Haven is ending about three years after Amazon, JPMorgan Chase and Berkshire Hathaway set out to improve outcomes and lower costs for their employees, the companies announced Monday.
The independent company "free from profit-making incentives and constraints" aimed to improve employee satisfaction and reduce healthcare costs for Amazon, JPMorgan and Berkshire's around 1 million U.S. employees, but executives shared little detail about the joint venture. Haven will cease operations at the end of February, according to its website.
"In the past three years, Haven explored a wide range of healthcare solutions, as well as piloted new ways to make primary care easier to access, insurance benefits simpler to understand and easier to use, and prescription drugs more affordable. Moving forward, Amazon, Berkshire Hathaway, and JPMorgan Chase & Co. will leverage these insights and continue to collaborate informally to design programs tailored to address the specific needs of their own employee populations."
Haven's demise didn't come as a surprise to many industry experts who criticized its "secretive" approach. But even after Dr. Atul Gawande—known for his work as a surgeon, academic, policy adviser and professional communicator—stepped down from his role as CEO of Haven in May, industry observers were still cautiously optimistic that it would help the industry progress.
"It was never clear what these guys were going to do," said Jeff Goldsmith, founder and president of healthcare consultancy Health Futures, adding that he was surprised by all the attention Haven received. "These firms are so different in their core business and none of them were really players in healthcare. The idea they could turn a $4 trillion industry on its tail with almost no leverage to do so was baffling."
Historically, employers have been hesitant to restrict their employees' choice of providers. But that sentiment is changing as healthcare continues to consume a greater portion of income, industry stakeholders said.
Per capita health spending for the 160 million Americans in employer-sponsored health plans grew 4.4% in 2018, the third consecutive year of increases above 4%, according to the latest annual spending report by the Health Care Cost Institute.
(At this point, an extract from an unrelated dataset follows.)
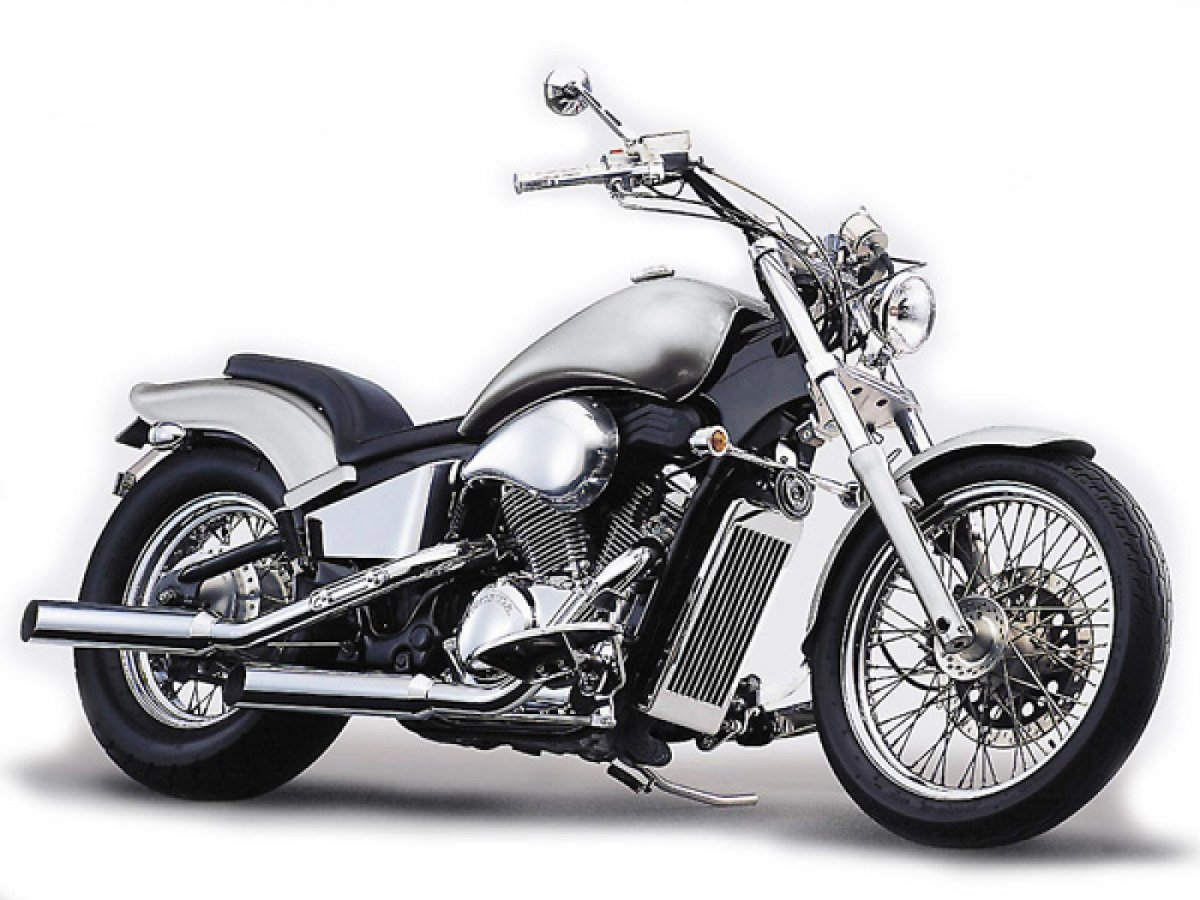 Thunderbike Custom Motorcycles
Higher prices accounted for nearly three-quarters of spending growth between 2014 and 2018.
"A real possibility is that the entrenched complexity of the American healthcare business model proved too daunting to change," said Lyndean Brick, CEO of healthcare consultancy Advis. "As large as these parent organizations are, they still don't possess the economies of scale to tip the balance when it comes to healthcare. Moreover, no reported efforts at joint contracting or procedural integration were ever announced by Haven."
The new price transparency mandates may have come into play, Brick added. Hospitals had to start posting their negotiated rates online on Jan. 1 in a machine-readable format. They also had to list their negotiated rates for at least 300 shoppable services in a consumer-friendly manner, including 70 picked by CMS.
"Was the ability of providers to deal with these massive corporate entities made more difficult, perhaps even impossible, by the advent of the new transparency rules?" Brick asked. "Haven would have commanded unmatched bargaining power; providers would have found it difficult to put Haven's deal next to that of smaller market players for all to see. Providers would have found it awkward to explain the obvious."
Haven is one of many employer-led coalitions. While they have put some pressure on providers to slow spending growth and improve quality, progress has been incremental.
The Pacific Business Group on Health created a narrow network of high-quality providers that its member employers contract with directly for certain services, such as hip and knee replacements.
There's a growing acceptance of narrow networks, including those hitched to an accountable care organization. Some organizations have seen success with reference pricing as well as tiered networks, said Suzanne Delbanco, executive director of Catalyst for Payment Reform, a nationwide coalition of employers and healthcare purchasers, told Modern Healthcare in May. But these efforts are often geographically specific, she noted.
"One of the challenges they face in the partnership is that they are spread across the country," Delbanco said. "These take knowing providers in a particular space—a one-size-fits-all approach does not work."
Catalyst for Payment Reform helps more than 30 large employers work with health plans to tie more of their insurance benefit payments to performance metrics.
The Health Transformation Alliance, a coalition of now more than 50 employers, leverages members' combined heft to secure better pharmacy contracts. The alliance has also contracted with healthcare providers directly to care for employees with chronic conditions. In several high-profile cases, employers have used their scale to contract directly with a health provider for all of their employees' health needs, ultimately cutting out the insurance company.
Private equity firm Blackstone Group created Equity Healthcare, which looks to use the scale of its portfolio along with those of several other firms to secure price discounts from insurers.
"The moment for employers to step up and innovate has never been greater," Delbanco said.